NJBreastFest will feature Rosen’s band, the Thingama Jigs, along with Bobby Syvarth, the Spare Tire Band, and Soular Bone.

It runs from 2 pm to 8 pm in the Raven Room at the Horseshoe Tavern at 36 Speedwell Ave. Tickets are $25 in advance, $30 at the door, with proceeds benefiting the I Love You More Fund, created in memory of Dr. Jan Huston-Pryor.

The breast cancer specialist and mother of 12 was fatally struck by a vehicle while walking her dog one morning last year in Essex Fells. Huston was 66.  The fund helps provide services for patients who cannot afford diagnosis and treatment of breast disease in the tri-state area.

“I had this idea, and everyone jumped on it,” said Rosen, who was treated successfully by Huston-Pryor 12 years ago.

NJBreastFest poster

“She came into my life at a time when I heard those words no one ever wants to hear: ‘You have cancer.’  I was 35 years old with a 2-year-old and a 2-month-old… I lost my mother to breast cancer when I was just 15 years old, and I was petrified,” recounted Rosen, an art therapist.

“Dr.
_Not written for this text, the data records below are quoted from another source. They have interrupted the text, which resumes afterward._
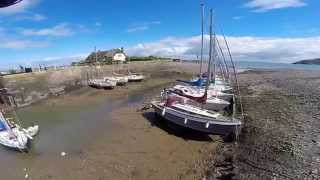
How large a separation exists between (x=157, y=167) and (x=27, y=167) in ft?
28.2

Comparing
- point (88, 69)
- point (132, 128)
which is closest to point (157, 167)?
point (132, 128)

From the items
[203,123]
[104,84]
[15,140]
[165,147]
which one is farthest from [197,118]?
[104,84]

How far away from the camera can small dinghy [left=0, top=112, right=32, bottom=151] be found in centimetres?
2804

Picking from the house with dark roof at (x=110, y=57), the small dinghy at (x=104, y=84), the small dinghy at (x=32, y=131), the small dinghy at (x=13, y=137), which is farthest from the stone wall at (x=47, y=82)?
the small dinghy at (x=13, y=137)

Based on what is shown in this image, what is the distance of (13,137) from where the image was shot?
2916 cm

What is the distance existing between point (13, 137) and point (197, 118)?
46.5ft

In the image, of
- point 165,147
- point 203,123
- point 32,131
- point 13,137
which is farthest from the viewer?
point 32,131

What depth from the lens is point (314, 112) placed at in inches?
1460

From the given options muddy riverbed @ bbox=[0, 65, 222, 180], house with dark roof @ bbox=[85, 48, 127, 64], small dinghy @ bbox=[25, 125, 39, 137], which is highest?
house with dark roof @ bbox=[85, 48, 127, 64]

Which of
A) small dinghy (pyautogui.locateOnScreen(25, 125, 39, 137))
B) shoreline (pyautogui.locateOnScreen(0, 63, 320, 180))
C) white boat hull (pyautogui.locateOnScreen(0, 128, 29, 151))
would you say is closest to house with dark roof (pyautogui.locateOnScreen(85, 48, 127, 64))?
shoreline (pyautogui.locateOnScreen(0, 63, 320, 180))

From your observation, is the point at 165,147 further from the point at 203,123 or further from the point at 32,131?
the point at 32,131

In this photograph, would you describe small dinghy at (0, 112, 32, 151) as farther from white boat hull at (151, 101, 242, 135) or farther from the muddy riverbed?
white boat hull at (151, 101, 242, 135)

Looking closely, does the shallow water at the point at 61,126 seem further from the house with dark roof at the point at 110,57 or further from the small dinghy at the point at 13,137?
the house with dark roof at the point at 110,57

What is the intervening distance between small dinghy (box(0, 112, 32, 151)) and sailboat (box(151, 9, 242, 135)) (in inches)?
457
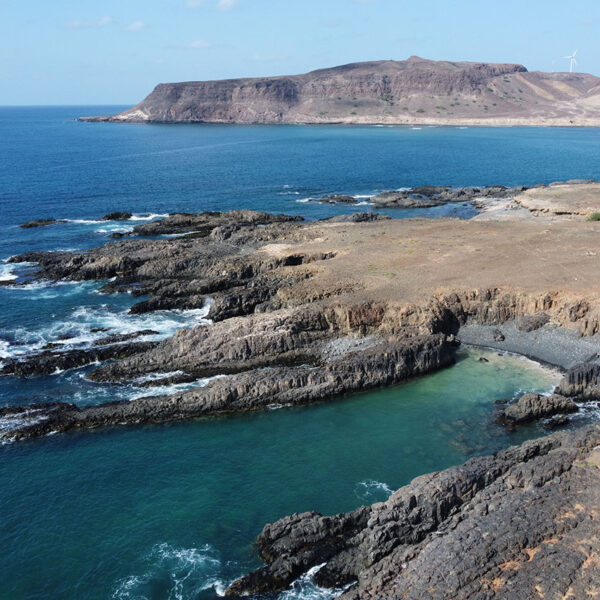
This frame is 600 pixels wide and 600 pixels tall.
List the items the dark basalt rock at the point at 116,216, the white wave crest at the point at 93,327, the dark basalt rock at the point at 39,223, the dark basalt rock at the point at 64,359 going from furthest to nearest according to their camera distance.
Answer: the dark basalt rock at the point at 116,216 → the dark basalt rock at the point at 39,223 → the white wave crest at the point at 93,327 → the dark basalt rock at the point at 64,359

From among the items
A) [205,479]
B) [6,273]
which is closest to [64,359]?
[205,479]

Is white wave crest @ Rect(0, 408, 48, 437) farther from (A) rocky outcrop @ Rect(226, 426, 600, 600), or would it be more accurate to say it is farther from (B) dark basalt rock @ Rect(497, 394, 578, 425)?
(B) dark basalt rock @ Rect(497, 394, 578, 425)

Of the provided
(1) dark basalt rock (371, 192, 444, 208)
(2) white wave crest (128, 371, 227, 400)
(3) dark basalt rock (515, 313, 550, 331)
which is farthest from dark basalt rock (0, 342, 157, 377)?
(1) dark basalt rock (371, 192, 444, 208)

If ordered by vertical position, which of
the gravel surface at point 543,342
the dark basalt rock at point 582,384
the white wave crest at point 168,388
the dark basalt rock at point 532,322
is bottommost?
the white wave crest at point 168,388

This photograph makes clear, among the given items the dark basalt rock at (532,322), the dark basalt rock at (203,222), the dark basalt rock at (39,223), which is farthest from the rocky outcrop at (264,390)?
the dark basalt rock at (39,223)

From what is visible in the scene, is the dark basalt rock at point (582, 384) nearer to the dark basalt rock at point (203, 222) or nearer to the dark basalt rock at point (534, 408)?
the dark basalt rock at point (534, 408)
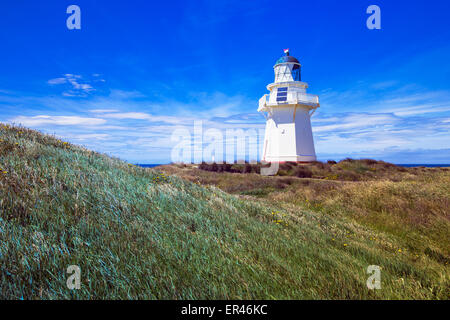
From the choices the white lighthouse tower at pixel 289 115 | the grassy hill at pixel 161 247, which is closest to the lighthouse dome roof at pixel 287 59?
the white lighthouse tower at pixel 289 115

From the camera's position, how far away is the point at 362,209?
29.2 ft

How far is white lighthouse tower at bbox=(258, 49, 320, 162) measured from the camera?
25.4 meters

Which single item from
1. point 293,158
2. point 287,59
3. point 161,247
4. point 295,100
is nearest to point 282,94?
point 295,100

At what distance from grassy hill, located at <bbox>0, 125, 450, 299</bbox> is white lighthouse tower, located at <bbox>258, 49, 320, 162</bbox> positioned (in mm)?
19590

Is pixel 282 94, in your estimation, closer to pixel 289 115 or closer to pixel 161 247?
pixel 289 115

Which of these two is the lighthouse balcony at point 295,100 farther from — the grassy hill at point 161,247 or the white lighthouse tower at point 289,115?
the grassy hill at point 161,247

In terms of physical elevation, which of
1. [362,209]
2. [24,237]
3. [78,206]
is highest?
[78,206]

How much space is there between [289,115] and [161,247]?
2487cm

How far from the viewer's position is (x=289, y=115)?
25828mm

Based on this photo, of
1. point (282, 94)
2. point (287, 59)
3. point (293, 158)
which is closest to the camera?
point (293, 158)

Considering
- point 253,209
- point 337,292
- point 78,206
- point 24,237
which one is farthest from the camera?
point 253,209
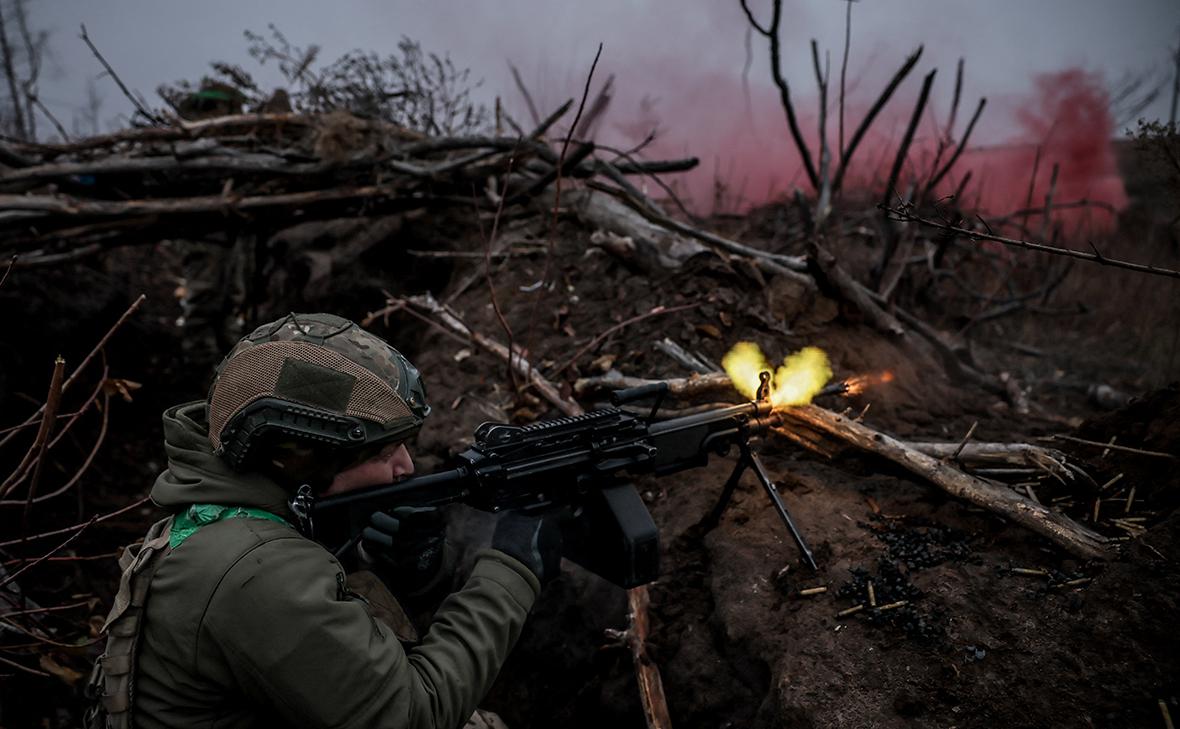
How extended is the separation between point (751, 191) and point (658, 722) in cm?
1119

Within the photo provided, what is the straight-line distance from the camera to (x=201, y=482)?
1748 millimetres

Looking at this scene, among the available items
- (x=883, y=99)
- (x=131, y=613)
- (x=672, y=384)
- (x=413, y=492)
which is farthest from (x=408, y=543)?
(x=883, y=99)

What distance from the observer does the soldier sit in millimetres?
1561

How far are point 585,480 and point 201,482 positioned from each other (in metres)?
1.31

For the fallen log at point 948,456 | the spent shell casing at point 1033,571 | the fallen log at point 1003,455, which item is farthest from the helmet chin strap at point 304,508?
the fallen log at point 1003,455

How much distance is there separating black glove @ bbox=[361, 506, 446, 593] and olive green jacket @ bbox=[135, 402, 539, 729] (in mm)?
273

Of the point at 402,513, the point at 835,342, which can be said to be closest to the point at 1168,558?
the point at 835,342

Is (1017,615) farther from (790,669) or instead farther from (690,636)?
(690,636)

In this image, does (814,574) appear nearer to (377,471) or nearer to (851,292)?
(377,471)

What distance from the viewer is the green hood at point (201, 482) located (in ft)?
5.70

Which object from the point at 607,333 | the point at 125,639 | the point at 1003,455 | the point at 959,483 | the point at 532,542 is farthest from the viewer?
the point at 607,333

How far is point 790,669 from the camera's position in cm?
221

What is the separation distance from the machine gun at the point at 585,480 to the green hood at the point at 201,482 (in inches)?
6.9

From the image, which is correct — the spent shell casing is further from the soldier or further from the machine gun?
the soldier
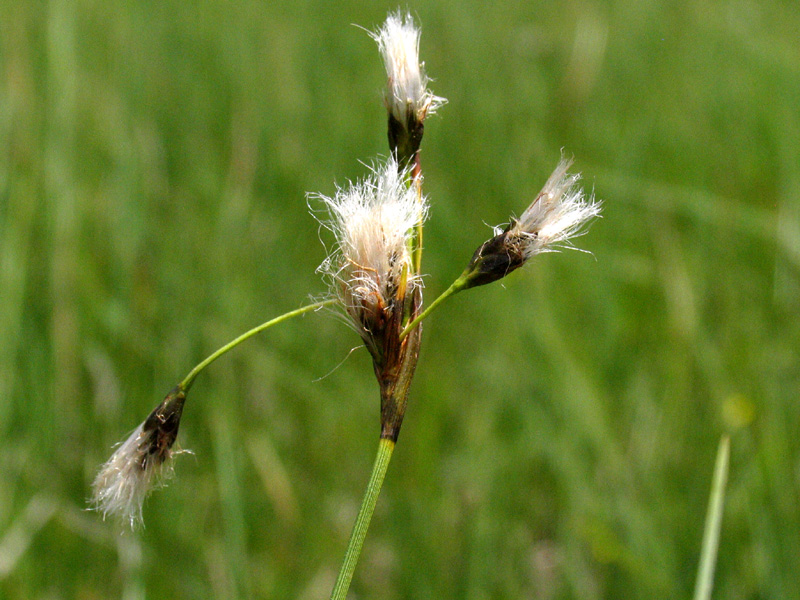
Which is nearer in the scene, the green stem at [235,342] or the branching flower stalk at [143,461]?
the green stem at [235,342]

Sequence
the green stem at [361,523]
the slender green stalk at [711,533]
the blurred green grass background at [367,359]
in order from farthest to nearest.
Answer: the blurred green grass background at [367,359] < the slender green stalk at [711,533] < the green stem at [361,523]

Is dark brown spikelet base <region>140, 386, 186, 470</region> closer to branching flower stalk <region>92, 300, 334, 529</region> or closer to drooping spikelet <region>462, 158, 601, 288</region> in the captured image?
branching flower stalk <region>92, 300, 334, 529</region>

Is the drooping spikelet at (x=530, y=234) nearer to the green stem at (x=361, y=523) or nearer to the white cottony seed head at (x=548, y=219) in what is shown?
the white cottony seed head at (x=548, y=219)

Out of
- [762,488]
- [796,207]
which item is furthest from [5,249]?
[796,207]

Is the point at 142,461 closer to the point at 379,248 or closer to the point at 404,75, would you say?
the point at 379,248

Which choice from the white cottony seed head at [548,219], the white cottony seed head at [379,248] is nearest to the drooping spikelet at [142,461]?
the white cottony seed head at [379,248]

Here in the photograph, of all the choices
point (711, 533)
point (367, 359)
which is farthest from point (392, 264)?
point (367, 359)
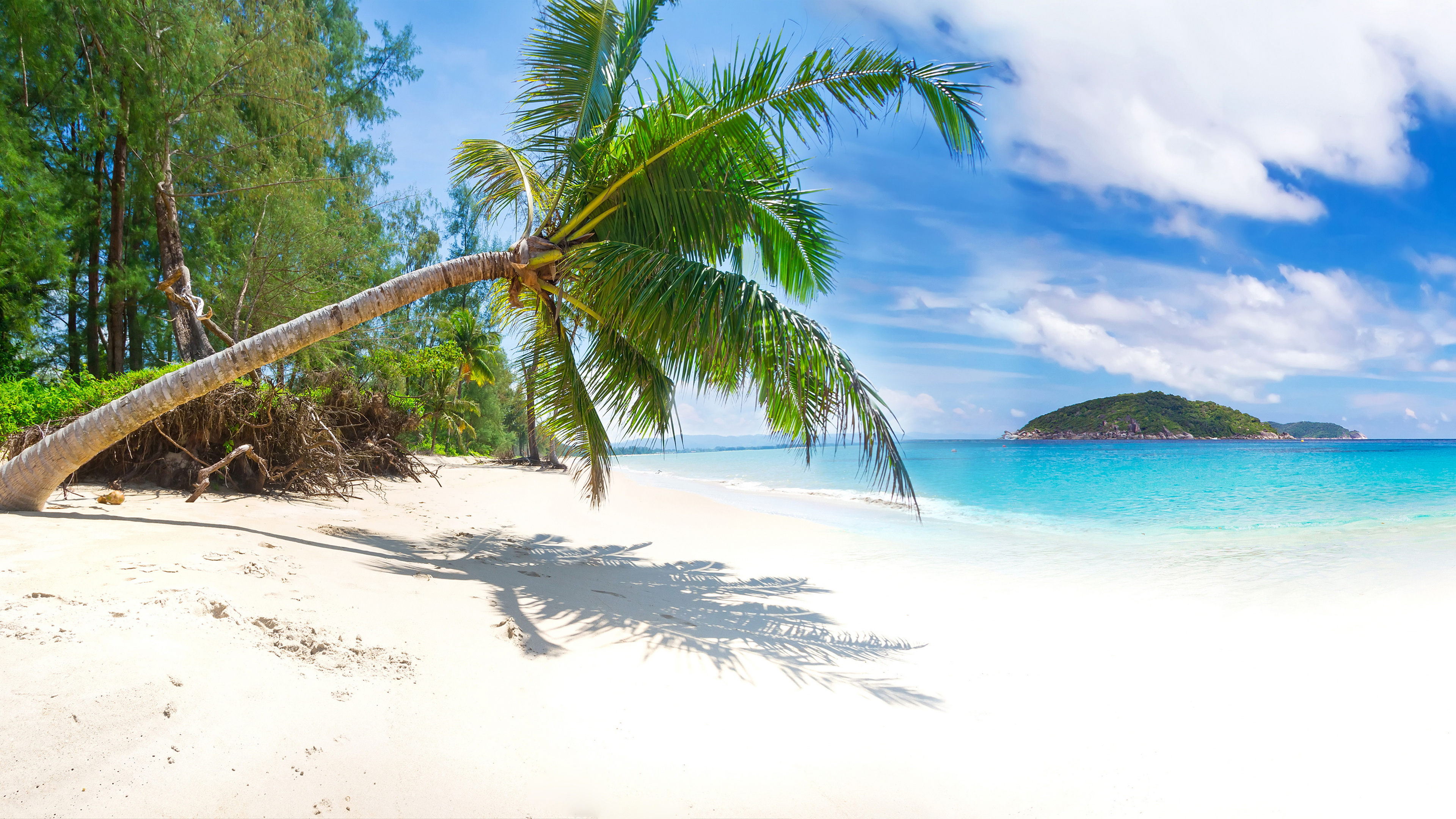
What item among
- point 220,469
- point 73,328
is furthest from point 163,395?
point 73,328

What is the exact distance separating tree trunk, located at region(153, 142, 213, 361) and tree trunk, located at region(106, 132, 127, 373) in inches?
46.9

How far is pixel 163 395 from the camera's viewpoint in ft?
17.1

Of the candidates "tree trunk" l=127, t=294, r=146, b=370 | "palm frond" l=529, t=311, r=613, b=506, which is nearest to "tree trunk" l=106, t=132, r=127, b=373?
"tree trunk" l=127, t=294, r=146, b=370

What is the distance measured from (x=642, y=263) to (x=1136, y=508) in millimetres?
16409

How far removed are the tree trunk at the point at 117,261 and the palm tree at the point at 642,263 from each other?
9836mm

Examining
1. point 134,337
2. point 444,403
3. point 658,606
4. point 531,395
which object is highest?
point 134,337

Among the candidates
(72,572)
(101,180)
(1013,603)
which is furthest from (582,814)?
(101,180)

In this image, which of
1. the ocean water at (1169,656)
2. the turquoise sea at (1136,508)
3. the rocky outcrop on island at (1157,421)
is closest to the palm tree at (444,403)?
the turquoise sea at (1136,508)

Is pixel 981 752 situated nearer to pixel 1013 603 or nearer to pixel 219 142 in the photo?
pixel 1013 603

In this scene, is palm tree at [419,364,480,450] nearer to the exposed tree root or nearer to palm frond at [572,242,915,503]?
the exposed tree root

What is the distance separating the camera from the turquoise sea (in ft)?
30.2

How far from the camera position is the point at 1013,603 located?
610cm

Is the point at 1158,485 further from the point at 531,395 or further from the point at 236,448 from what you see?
the point at 236,448

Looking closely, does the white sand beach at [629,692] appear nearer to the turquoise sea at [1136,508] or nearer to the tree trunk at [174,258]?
the turquoise sea at [1136,508]
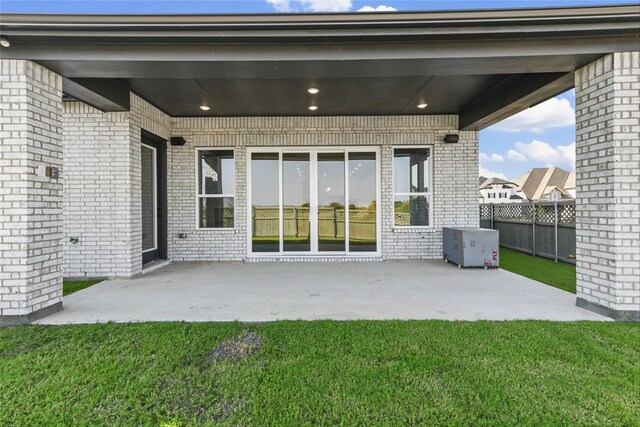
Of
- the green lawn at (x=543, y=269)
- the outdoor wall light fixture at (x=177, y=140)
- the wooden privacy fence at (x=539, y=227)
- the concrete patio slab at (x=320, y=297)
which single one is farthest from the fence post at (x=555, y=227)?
the outdoor wall light fixture at (x=177, y=140)

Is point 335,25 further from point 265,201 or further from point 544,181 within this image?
point 544,181

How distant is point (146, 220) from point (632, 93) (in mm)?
7842

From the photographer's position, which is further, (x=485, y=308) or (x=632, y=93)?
(x=485, y=308)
Huston-Pryor showed me strength, love and professionalism that is indescribable.”

A native of Scotland, Rosen performed in last year’s Morristown Onstage competition as lead singer for Big Radio. For eight years, she participated in the New York Avon Walk, a cancer fundraiser that has ended. She had no trouble recruiting performers for NJ BreastFest.

Karen Rosen of Morristown has helped plan a concert to honor her late cancer surgeon, Dr. Jan Huston-Pryor. Photo by Kevin Coughlin
Karen Rosen of Morristown has helped plan a concert to honor her late cancer surgeon, Dr. Jan Huston-Pryor. Photo by Kevin Coughlin

“The love and support are unbelievable. Breast cancer is so prevalent. It’s affected almost everyone,” Rosen said.

Just how prevalent was driven home when Rosen bounced her concert idea off Lauren “LoLo” Gaffney at an open mic night a few weeks ago.

Gaffney, who sings in Soular Bone, revealed that she, too, is a breast cancer survivor, diagnosed at 35 with a young child at home.

Gaffney’s son Spencer now is a sophomore at Randolph High School. Rosen’s oldest, Aiden, 14, attends Morristown High; her daughter Leah, now 12, who was just 2 months old when the diagnosis came.

In a rare case, Gaffney’s father was afflicted with breast cancer.

The singers promise Sunday’s tone will be upbeat.

“It’s really a celebration, of survivors,” Gaffney said between Soular Bone sets at Maxfield’s in Boonton last week.

Lauren 'LoLo' Gaffney, far left, performing with Soular Bone in Boonton. The band will play at NJ BreastFest on Oct. 14, 2018. Photo by Kevin Coughlin
Lauren ‘LoLo’ Gaffney, far left, performing with Soular Bone in Boonton. The band will play at NJ BreastFest on Oct. 14, 2018. Photo by Kevin Coughlin

Obituaries described Huston as caring and compassionate, professionally and privately. She and her husband adopted 10 of their children from troubled countries. Honoring the doctor is “very meaningful for me,” said Gaffney, who works as a clinical research manager. “I’ve raised thousands of dollars for the American Cancer Society, and I wanted to do this.”

October is Breast Cancer Awareness Month. One in eight women in the United States will be diagnosed in their lifetime with the illness, according to the National Breast Cancer Foundation. It’s the second-leading cause of cancer deaths among women in New Jersey, the state health department reports.

Staying optimistic is crucial for cancer patients, Gaffney said.

“People facing it definitely must have all the positive attitude you can muster. We both had small children. We couldn’t wallow in it. Attitude is so much of recovery.”